Problem to work on: Summarize the divorce tips page below in two sentences.

### Page excerpt ###

The dreaded D word is something that nobody wants to have to embrace, but in many situations divorce is necessary. Whether you have initiated the divorce process, or have been forced into it by your wife, you’ll need some help to plan for the months to come.
There’s no shame in having a little help sometimes, and throughout your divorce, whether you wanted it, or not, you are going to need a little help along the way. Paying attention to advise that will help you with your divorce planning for men only, is the perfect way to make sure that your divorce is a smooth as possible.
So we’ve listed some of the most important and practical tips on divorce planning for men right here.
1. Taking good care of yourself is essential
If you don’t believe us, you only need to look at Maslow’s Hierarchy of Needs, which states that at our most basic level we need food, shelter, rest and safety.
Men who have recently separated from their wives are commonly poor at taking care of themselves in this way. But not taking care of yourself properly will leave you weak, vulnerable and unhealthy.
So instead of making your situation worse, start off as you mean to go on and take care of yourself, cook, or learn to cook healthy meals and try to find a stable and secure place to live as soon as possible.
Even if it is not quite the luxury you are used to.
2. Help yourself by feeling great
It’s also important to keep great personal care on the top of your list of priorities, it’s essential.
You are not going to be feeling at your best if you are not taking care of your basic needs like showering, shaving, and haircuts. This is a time when you won’t be feeling your best emotionally and mentally, adding to your burden by not feeling good will compound the problem and lower your wellbeing.
Push yourself to maintain your personal care even if you don’t feel like it and add a touch of cologne just for the sake of it. The scent does wonders for the psyche.
This is one of the most basic but important divorce planning tips for men and if you didn’t do this before you started the divorce process, now’s the time to make your first positive change for the future.
3. Consider your interactions well
Try to start reflecting on how you interact with your soon to be ex. Don’t allow her to push your buttons, don’t show her anger, frustration or affection. They can all lead to sticky situations that you don’t need right now.

### Entries provided ###

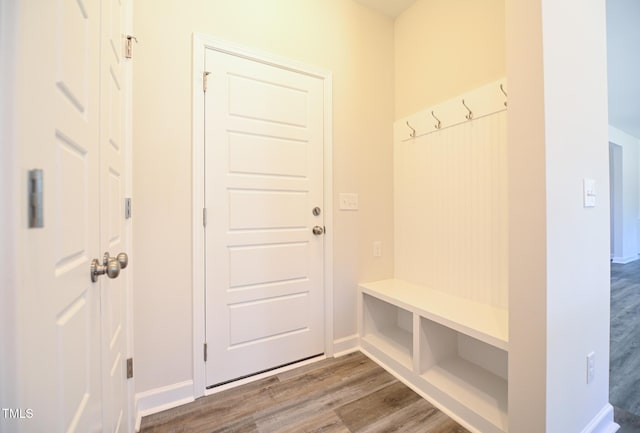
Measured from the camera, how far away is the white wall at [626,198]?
5.37 meters

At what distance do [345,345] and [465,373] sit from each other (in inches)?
33.2

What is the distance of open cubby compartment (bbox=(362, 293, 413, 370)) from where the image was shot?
191cm

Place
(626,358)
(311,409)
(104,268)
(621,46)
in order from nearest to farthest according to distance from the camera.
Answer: (104,268) < (311,409) < (626,358) < (621,46)

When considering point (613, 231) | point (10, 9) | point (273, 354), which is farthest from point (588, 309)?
point (613, 231)

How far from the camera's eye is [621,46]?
8.29 feet

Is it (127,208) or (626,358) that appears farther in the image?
(626,358)

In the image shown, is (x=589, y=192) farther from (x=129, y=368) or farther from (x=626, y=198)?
(x=626, y=198)

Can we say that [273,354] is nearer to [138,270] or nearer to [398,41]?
[138,270]

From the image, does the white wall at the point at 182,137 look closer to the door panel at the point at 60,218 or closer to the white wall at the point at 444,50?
the white wall at the point at 444,50

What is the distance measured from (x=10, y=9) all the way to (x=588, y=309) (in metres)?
2.05

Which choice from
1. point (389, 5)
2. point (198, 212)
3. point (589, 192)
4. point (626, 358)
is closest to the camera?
point (589, 192)

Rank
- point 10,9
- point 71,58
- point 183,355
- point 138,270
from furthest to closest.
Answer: point 183,355 → point 138,270 → point 71,58 → point 10,9

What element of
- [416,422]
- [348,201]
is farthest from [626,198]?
[416,422]

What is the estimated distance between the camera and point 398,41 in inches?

###

Response: Divorce is often necessary, and men going through it will need help planning for the months ahead, so the page offers practical tips. These tips include meeting basic needs like healthy meals and a stable place to live, keeping up personal care such as showering, shaving and haircuts, and not showing the soon-to-be ex anger, frustration or affection.